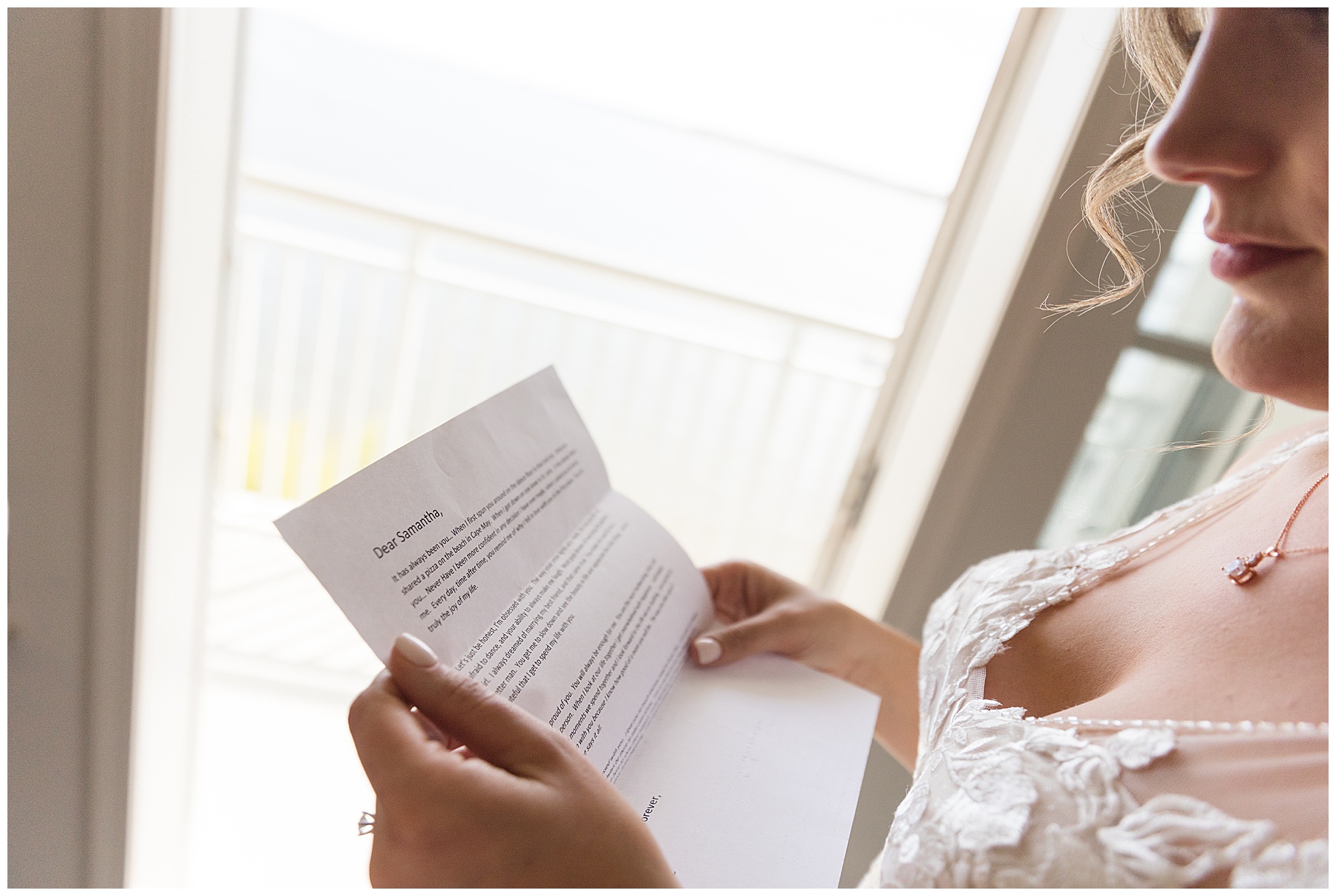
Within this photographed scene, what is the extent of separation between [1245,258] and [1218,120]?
0.08 metres

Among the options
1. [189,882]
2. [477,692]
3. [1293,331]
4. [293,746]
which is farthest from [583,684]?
[293,746]

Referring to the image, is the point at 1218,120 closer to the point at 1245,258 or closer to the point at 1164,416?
the point at 1245,258

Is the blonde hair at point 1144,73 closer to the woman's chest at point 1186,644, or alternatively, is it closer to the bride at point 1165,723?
the bride at point 1165,723

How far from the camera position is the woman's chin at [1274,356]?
16.1 inches

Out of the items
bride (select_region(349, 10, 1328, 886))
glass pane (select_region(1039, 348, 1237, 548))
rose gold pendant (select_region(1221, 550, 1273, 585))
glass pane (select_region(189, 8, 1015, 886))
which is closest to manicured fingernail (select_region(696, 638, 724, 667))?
bride (select_region(349, 10, 1328, 886))

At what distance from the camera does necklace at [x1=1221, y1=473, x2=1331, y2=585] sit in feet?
1.51

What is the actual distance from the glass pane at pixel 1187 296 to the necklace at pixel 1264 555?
476 mm

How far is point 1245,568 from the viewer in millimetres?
472

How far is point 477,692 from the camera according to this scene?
0.36 meters

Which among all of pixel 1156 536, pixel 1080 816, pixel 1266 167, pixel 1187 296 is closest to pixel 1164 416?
pixel 1187 296

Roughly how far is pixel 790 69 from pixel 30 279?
1607 mm

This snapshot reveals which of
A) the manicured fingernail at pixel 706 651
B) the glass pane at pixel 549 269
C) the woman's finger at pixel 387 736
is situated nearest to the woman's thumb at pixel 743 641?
the manicured fingernail at pixel 706 651

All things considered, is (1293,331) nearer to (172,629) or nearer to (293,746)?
(172,629)

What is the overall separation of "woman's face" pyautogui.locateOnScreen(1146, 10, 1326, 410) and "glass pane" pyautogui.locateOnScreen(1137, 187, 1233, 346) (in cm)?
53
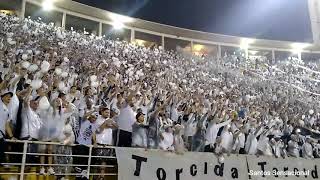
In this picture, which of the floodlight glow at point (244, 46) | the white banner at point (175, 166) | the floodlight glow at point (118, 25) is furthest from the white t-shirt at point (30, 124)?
the floodlight glow at point (244, 46)

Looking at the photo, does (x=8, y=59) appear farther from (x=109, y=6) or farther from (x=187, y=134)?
(x=109, y=6)

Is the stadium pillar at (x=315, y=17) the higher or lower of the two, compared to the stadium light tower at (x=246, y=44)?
higher

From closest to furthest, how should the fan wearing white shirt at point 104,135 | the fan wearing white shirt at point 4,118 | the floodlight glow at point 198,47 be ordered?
1. the fan wearing white shirt at point 4,118
2. the fan wearing white shirt at point 104,135
3. the floodlight glow at point 198,47

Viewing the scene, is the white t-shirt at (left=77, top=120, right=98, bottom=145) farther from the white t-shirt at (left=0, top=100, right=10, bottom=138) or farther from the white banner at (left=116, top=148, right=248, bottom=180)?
the white t-shirt at (left=0, top=100, right=10, bottom=138)

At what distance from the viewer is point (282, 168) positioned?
9.76 metres

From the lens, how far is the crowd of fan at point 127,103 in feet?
23.1

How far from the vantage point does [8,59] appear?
9508 millimetres

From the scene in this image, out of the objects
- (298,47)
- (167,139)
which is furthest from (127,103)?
(298,47)

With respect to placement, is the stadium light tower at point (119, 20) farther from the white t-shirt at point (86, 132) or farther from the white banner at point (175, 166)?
the white t-shirt at point (86, 132)

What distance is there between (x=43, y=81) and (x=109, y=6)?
1325cm

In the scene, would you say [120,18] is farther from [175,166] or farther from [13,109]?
[13,109]

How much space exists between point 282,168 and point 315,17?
847 inches

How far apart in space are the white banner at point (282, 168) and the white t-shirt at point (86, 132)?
3.82 metres

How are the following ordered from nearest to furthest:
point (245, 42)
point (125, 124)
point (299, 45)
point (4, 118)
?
point (4, 118), point (125, 124), point (245, 42), point (299, 45)
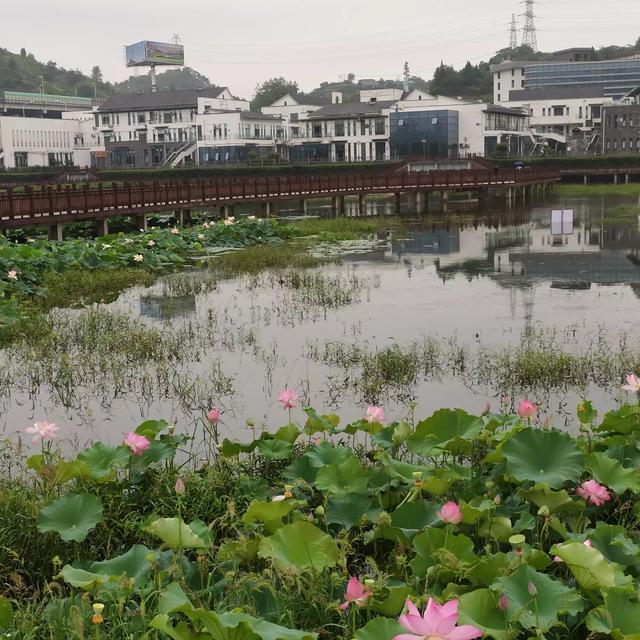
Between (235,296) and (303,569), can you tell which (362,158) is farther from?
(303,569)

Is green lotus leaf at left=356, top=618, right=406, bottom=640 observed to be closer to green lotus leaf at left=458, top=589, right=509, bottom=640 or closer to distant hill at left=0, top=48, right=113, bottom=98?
green lotus leaf at left=458, top=589, right=509, bottom=640

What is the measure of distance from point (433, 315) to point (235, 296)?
4.42 metres

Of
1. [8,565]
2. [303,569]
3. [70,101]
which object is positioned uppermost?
[70,101]

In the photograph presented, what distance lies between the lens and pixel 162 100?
272 feet

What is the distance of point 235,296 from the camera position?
17062 mm

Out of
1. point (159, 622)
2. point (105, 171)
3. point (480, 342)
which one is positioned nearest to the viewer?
point (159, 622)

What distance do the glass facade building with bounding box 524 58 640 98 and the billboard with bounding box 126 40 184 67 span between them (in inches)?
1879

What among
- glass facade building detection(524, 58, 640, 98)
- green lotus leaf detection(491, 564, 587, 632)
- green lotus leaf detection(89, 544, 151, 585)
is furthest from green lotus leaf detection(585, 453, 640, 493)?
glass facade building detection(524, 58, 640, 98)

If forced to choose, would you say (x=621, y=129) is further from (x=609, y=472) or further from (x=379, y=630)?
(x=379, y=630)

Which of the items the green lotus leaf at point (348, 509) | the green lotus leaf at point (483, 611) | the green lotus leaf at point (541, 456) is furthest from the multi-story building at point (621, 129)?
the green lotus leaf at point (483, 611)

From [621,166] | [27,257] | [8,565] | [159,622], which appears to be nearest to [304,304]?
[27,257]

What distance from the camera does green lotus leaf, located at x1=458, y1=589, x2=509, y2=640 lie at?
367cm

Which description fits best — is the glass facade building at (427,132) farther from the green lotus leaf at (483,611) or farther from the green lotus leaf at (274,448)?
the green lotus leaf at (483,611)

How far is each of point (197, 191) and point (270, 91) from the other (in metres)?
102
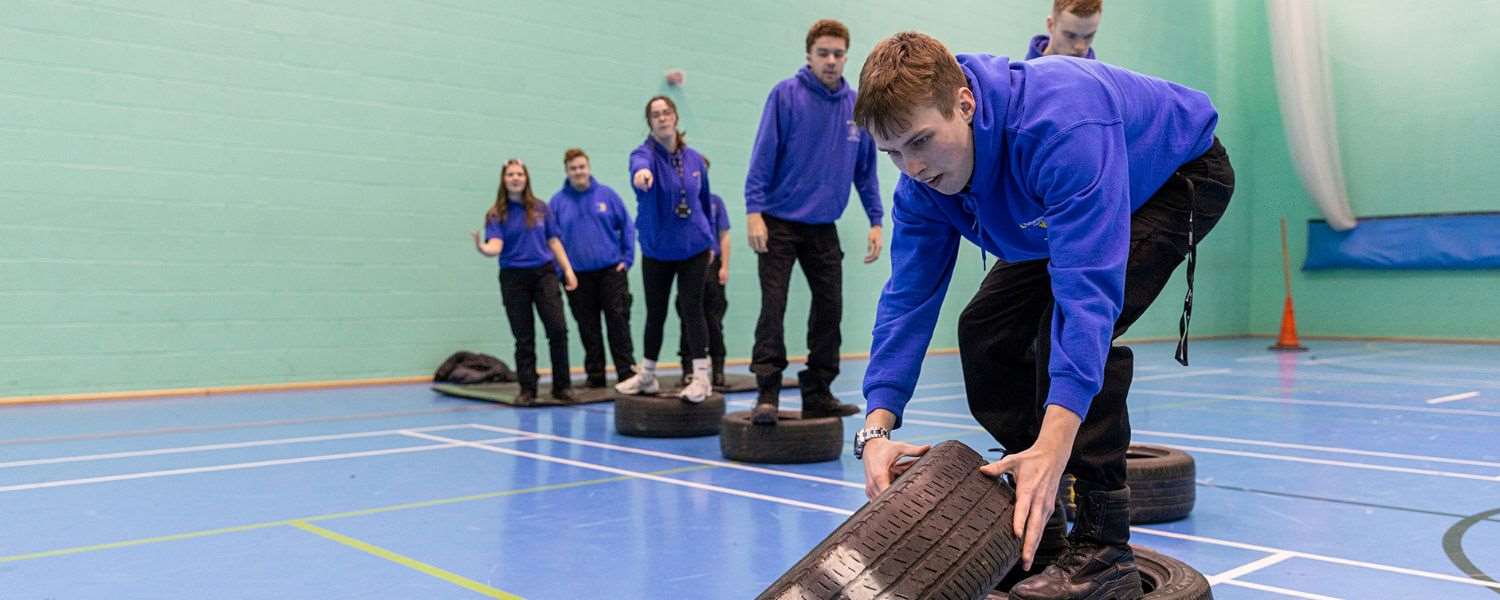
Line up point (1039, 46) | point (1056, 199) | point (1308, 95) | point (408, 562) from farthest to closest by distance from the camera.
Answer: point (1308, 95)
point (1039, 46)
point (408, 562)
point (1056, 199)

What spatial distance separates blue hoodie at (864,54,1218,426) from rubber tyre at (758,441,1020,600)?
0.67 feet

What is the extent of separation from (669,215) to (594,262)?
154cm

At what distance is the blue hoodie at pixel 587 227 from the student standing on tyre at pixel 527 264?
0.83ft

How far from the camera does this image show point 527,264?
278 inches

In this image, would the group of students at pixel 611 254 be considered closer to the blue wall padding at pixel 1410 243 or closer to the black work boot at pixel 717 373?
the black work boot at pixel 717 373

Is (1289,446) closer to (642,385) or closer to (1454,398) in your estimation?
(1454,398)

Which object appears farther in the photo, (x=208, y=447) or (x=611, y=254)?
(x=611, y=254)

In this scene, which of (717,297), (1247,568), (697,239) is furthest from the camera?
(717,297)

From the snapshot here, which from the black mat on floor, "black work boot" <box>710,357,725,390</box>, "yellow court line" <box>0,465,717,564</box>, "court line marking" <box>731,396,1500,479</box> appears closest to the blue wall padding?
"black work boot" <box>710,357,725,390</box>

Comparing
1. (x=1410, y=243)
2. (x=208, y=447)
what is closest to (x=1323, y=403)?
(x=208, y=447)

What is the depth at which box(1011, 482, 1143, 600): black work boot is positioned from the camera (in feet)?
6.83

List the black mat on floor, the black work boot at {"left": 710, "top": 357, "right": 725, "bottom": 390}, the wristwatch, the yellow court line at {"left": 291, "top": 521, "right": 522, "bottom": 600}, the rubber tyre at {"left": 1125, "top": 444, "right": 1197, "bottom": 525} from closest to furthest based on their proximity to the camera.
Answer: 1. the wristwatch
2. the yellow court line at {"left": 291, "top": 521, "right": 522, "bottom": 600}
3. the rubber tyre at {"left": 1125, "top": 444, "right": 1197, "bottom": 525}
4. the black mat on floor
5. the black work boot at {"left": 710, "top": 357, "right": 725, "bottom": 390}

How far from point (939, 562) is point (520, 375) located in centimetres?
538

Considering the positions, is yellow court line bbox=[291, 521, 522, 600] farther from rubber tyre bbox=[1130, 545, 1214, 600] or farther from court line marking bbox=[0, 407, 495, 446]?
court line marking bbox=[0, 407, 495, 446]
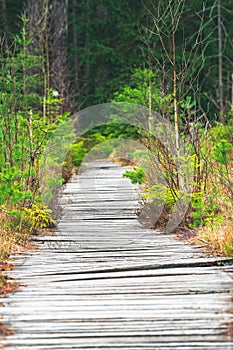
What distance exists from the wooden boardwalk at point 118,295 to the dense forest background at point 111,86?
0.49 m

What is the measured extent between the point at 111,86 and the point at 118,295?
58.6 feet

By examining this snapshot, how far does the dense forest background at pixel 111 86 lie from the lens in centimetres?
693

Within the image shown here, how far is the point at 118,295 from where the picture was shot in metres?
4.64

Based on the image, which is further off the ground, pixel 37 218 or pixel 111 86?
pixel 111 86

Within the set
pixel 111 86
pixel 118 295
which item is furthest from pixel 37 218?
pixel 111 86

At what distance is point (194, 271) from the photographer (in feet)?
17.3

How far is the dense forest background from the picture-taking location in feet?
22.7

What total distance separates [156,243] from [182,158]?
1101 mm

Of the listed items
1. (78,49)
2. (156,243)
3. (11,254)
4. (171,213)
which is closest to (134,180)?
(171,213)

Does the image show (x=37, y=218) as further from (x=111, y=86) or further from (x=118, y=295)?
(x=111, y=86)

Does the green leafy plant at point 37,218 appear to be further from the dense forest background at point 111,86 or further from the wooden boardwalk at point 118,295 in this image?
the wooden boardwalk at point 118,295

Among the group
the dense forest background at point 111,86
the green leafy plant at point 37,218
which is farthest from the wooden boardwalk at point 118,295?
the dense forest background at point 111,86

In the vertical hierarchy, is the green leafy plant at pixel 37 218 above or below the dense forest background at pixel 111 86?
below

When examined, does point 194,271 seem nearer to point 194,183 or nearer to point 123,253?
point 123,253
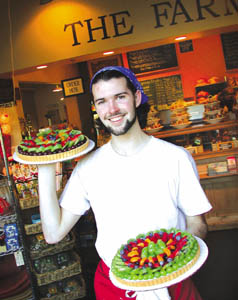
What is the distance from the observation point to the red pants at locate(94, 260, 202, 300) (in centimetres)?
195

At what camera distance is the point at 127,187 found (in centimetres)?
197

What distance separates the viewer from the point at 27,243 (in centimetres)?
367

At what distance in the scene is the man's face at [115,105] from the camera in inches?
76.7

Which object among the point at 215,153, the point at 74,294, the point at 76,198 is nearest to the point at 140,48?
the point at 215,153

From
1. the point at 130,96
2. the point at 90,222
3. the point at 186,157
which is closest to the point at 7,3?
the point at 90,222

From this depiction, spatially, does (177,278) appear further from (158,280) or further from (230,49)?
(230,49)

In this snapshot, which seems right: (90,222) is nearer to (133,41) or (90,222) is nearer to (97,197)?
(133,41)

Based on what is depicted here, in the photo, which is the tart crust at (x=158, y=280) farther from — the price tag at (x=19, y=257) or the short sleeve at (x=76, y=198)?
the price tag at (x=19, y=257)

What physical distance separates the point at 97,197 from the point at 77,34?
2.99 m

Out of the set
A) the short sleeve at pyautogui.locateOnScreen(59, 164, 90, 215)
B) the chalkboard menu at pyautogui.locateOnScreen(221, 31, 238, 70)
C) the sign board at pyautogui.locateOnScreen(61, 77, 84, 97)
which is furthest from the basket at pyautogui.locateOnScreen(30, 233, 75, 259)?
the chalkboard menu at pyautogui.locateOnScreen(221, 31, 238, 70)

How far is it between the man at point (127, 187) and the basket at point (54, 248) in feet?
5.27

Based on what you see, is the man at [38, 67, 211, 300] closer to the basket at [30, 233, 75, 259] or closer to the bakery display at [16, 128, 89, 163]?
the bakery display at [16, 128, 89, 163]

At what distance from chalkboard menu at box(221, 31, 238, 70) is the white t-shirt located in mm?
6030

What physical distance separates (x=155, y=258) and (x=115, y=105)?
31.0 inches
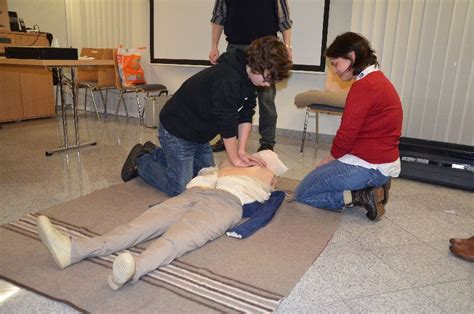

> _Task statement_: Substitute "nearer" for every "closer" in the items from their start down through the line containing "16.1 inches", with everything else unchanged. Give only those lines, and leave out the pictures.

> _Written answer_:
Within this photographed scene, what is the extent of separation between [1245,258] and [1218,120]?
0.08 metres

Among the options
1. [189,882]
2. [477,692]
3. [1293,331]
4. [293,746]
which is farthest from [583,684]?
[293,746]

Referring to the image, is the point at 1218,120 nearer to the point at 1245,258 or nearer to the point at 1164,416?
the point at 1245,258

Is the blonde hair at point 1144,73 nearer to the woman's chest at point 1186,644, or alternatively, is it nearer to the bride at point 1165,723?
the bride at point 1165,723

How far from the camera position is the woman's chin at [1274,356]?
16.1 inches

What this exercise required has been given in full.